**Teks Latihan:**
________________________________________
DIBANDINGKAN dengan masa lampau, dalam zaman kita sekarang mistik tidak begitu menonjol lagi dalam bidang keagamaan, meskipun tidak pernah (dan tidak mungkin juga) sampai lengkap sama sekali. Karena itu, menjadi ekstratragis bila unsur hakiki agama itu sekarang dikaitkan dengan pemakaian narkotika. Tragis, karena narkotika justru membawa kehancuran. Kehancuran fisik, mental, dan juga sosial, karena berulang kali dapat disaksikan bagaimana kasus narkotika membawa banyak penderitaan bagi lingkungannya, khususnya keluarganya.
Pemakaian narkotika bukan merupakan suatu fenomena baru. Sepanjang sejarah hal itu selalu dikenal, tetapi tidak pernah pada skala begitu besar seperti sekarang. Yang baru adalah munculnya banyak narkotika kimiawi-seperti ecstasy-di samping narkotika alami yang sudah lama dikenal, setidak-tidaknya dalam lingkungan terbatas.
________________________________________
**Tugas Pengerjaan:**
1. Terjemahkan ke dalam bahasa Inggris kalimat dari teks tentang narkotika dan mistik ini: "Pemakaian narkotika bukan merupakan suatu fenomena baru."
2. Tuliskan lanjutan teks tentang narkotika dan mistik, dimulai setelah kalimat terakhirnya.
Entri sesudah bagian ini adalah bahan tersendiri yang terpisah dari teks tentang narkotika dan mistik.
________________________________________
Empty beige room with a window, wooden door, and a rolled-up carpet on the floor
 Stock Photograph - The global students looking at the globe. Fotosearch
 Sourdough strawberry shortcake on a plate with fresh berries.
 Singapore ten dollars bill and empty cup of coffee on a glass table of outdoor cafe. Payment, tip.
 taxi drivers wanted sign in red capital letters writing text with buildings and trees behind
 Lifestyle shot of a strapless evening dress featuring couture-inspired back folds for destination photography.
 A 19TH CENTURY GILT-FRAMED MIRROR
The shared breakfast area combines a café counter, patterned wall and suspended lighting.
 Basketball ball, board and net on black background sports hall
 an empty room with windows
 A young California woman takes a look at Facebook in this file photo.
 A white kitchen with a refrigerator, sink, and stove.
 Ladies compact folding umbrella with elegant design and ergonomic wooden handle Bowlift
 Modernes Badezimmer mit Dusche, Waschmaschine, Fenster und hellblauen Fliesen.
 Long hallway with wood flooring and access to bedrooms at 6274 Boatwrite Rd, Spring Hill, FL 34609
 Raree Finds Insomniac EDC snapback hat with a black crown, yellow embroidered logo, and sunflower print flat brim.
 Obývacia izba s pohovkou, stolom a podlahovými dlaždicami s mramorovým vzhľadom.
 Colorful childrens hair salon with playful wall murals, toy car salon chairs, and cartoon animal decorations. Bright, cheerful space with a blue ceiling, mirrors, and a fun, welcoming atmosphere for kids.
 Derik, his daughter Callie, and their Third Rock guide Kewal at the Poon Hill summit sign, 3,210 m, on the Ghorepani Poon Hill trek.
________________________________________
**Jawaban Latihan:**
1. The use of narcotics is not a new phenomenon.

2.
Faktor baru yang lebih penting lagi adalah penyebaran narkotika menurut sistem penyaringan internasional. Baik transportasi maupun pemasaran pandai memanfaatkan jaringan komunikasi modern. Karena itu, mereka berhasil mencakup begitu banyak tempat dan mencapai begitu banyak pemakai. Dengan demikian, masalah narkotika ini menjadi suatu akibat negatif globalisasi yang menandai zaman kita.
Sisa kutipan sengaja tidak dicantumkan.